/---
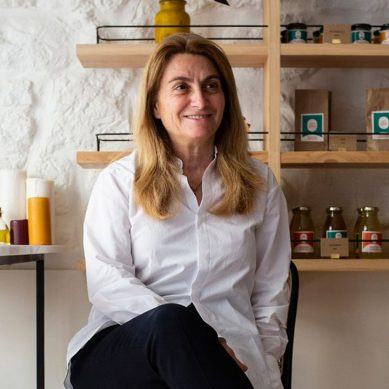 Passing thyme with restaurateur Carla Rebeiz
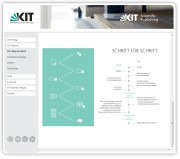 Grafik : KIT Scientific Publishing  : Für Autoren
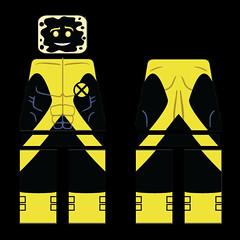 Sunspot Modern New Mutants (bravedesign) Tags: new lego wells xmen printing heroes decal roberto superheroes custom marvel printed sunspot mutants zeb minifigure dacosta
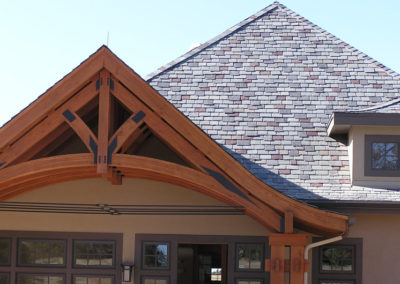 Slate Project Gallery Greenstone Vermont Architectural
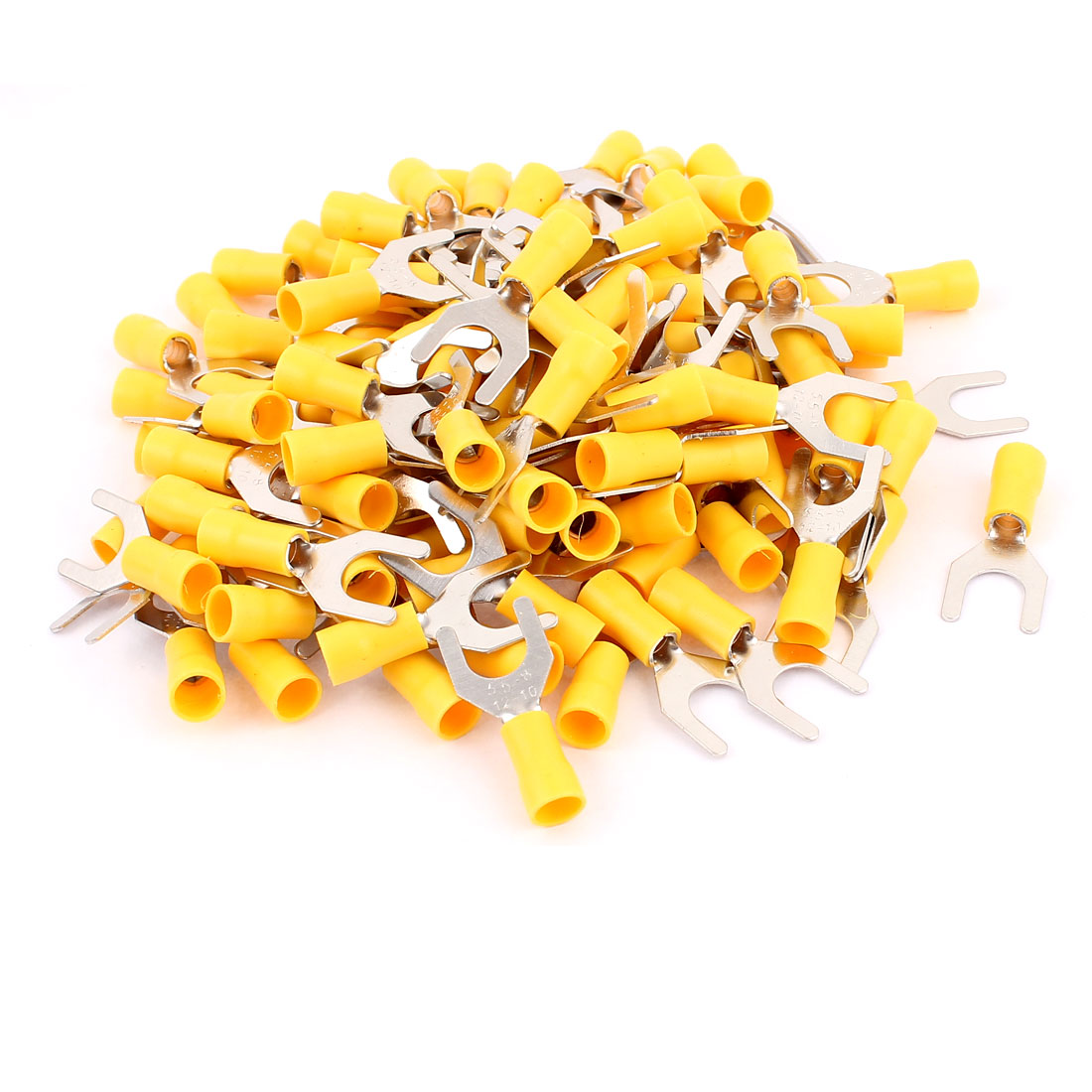 120pcs SV5.5-8 Fork Spade Insulated Wire Terminal Connectors Yellow for AWG 12-10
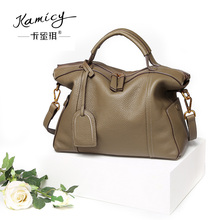 Kamicy  2017  best-selling  new  Korean   handbag style  handbag  elegant  fashion  lady  slant bag casual leather handbag youth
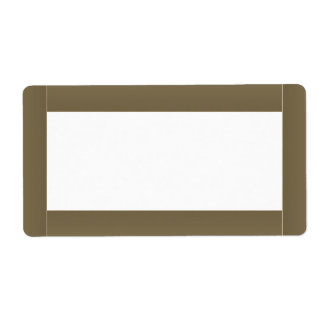 Plantilla básica de la frontera del color que bril etiqueta de envío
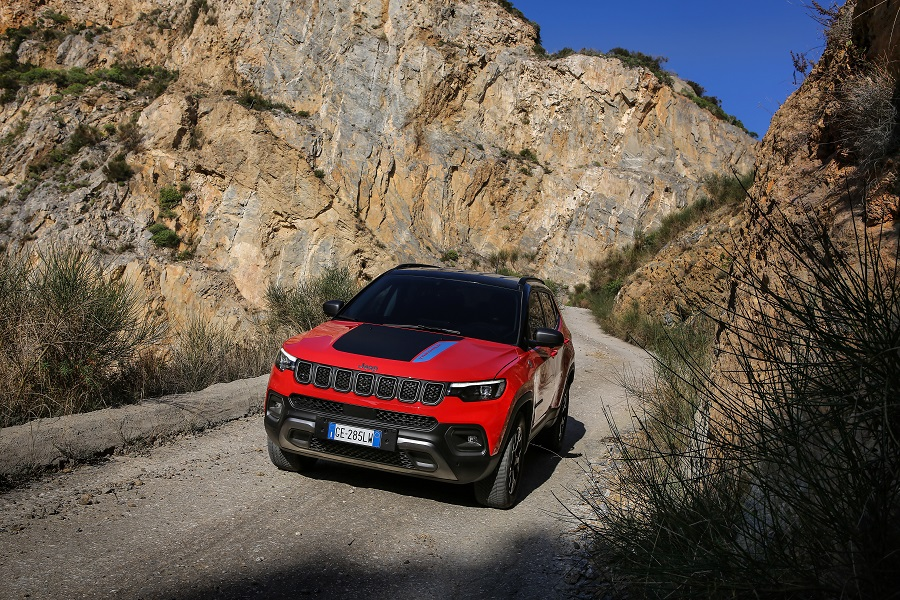 Jeep Compass 2021 trailhawk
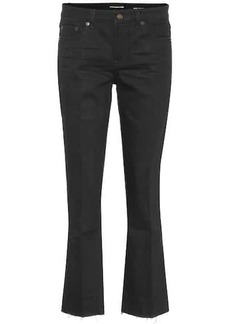 Saint Laurent Kick-flare cropped jeans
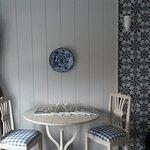 Landhaus Altes Pastorat Foto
\---
= Work instructions =
Could the lines from the top of the material through the line with "120pcs SV5.5-8 Fork" be repeated exactly, pictures left out?

= Final answer =
 Passing thyme with restaurateur Carla Rebeiz
 Grafik : KIT Scientific Publishing  : Für Autoren
 Sunspot Modern New Mutants (bravedesign) Tags: new lego wells xmen printing heroes decal roberto superheroes custom marvel printed sunspot mutants zeb minifigure dacosta
 Slate Project Gallery Greenstone Vermont Architectural
 120pcs SV5.5-8 Fork Spade Insulated Wire Terminal Connectors Yellow for AWG 12-10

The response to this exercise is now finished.